Partial Asset Disposition Election: A POWERFUL Tax Savings Tool

In our continued effort to educate our clients on the many nuances of the IRS Final Repair Regulations, this post focuses on what we see as a taxpayer friendly aspect of the regulations – the Partial Asset Disposition Election.

The partial asset disposition election, simply explained, allows a taxpayer the ability to dispose of part of an asset.  More specifically, this election allows taxpayers to claim a loss on the disposition of a structural component (or a portion of a structural component) of a building, or a component (or a portion thereof) of any other asset.

So, what does this mean, and how can your company benefit from this new rule?  The best way to explain this is by contrasting the partial disposition election to the prior rules.

Prior to the final repair regulations:

  • Companies could NOT take a loss for a retired component of a building or other asset.
  • SO, the new component would be capitalized and depreciated.
  • AND, the retired component would also continue to be depreciated.
  • For a large replacement, the tax deduction for the retired component (which the company is clearly not using or benefiting from any longer) would be spread out over the remaining tax life of the asset INSTEAD of getting an immediate deduction.

— Directions —
- 1) According to the article on the partial asset disposition election, what does the election allow taxpayers to claim?
- 2) Please continue the article on the partial asset disposition election from the point where it ends.
You won't need the listing at all.

— Collected material —
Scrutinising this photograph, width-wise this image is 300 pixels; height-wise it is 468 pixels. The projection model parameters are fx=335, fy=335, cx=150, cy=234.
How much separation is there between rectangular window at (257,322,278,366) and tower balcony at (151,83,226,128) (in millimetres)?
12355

— Written responses —
- 1) It allows them to claim a loss on the disposition of a structural component of a building, or a portion of one, or a component of any other asset, or a portion of it.

- 2)
Now, under the final repair regulations, companies are able to claim an IMMEDIATE loss for the retired component which gives them an immediate tax deduction.

The best way to show the benefit is through an example:

As part of a building improvement, a company replaces the entire roof.  The original roof cost $100,000 and was part of the original building placed in service 10 years ago. The original building and roof are being depreciated over 39 years.

Under the old rules, the original roof, even though no longer of benefit to the company, would continue to be depreciated for the remaining life of the building.  This would spread the deduction over 29 years.  That’s over $74,000 in potential deductions left on the table to be spread out over time.

Now, under the partial disposition rules, the company can take an immediate deduction for the old roof accelerating the $74,000 into the current year.  That’s a HUGE tax benefit.

We have found that the partial disposition can be a very powerful tax savings tool not only for current and future years, but also for past years.  Recently released IRS guidance now allows taxpayers to claim losses for prior year partial asset dispositions on their 2014 tax return.  With a properly extended 2014 tax return, this gives taxpayers until September 15, 2015 to claim prior year losses for partial asset dispositions.

To prove the power of this opportunity, we will highlight a recent repair regulation study for one of our clients.  We focused in part on prior year partial asset dispositions.  The study resulted in an immediate tax deduction of over $700,000 for our client.  Your company can take advantage of the same type of study if you act before September 15, 2015.

HOWEVER, once the 2014 extended deadline is past, taxpayers can no longer go back in time to benefit from this election to write-off assets that are still being depreciated despite the fact they were replaced in prior tax years.  For 2015 and future tax returns, the partial asset disposition election will be available only in the year the asset is replaced.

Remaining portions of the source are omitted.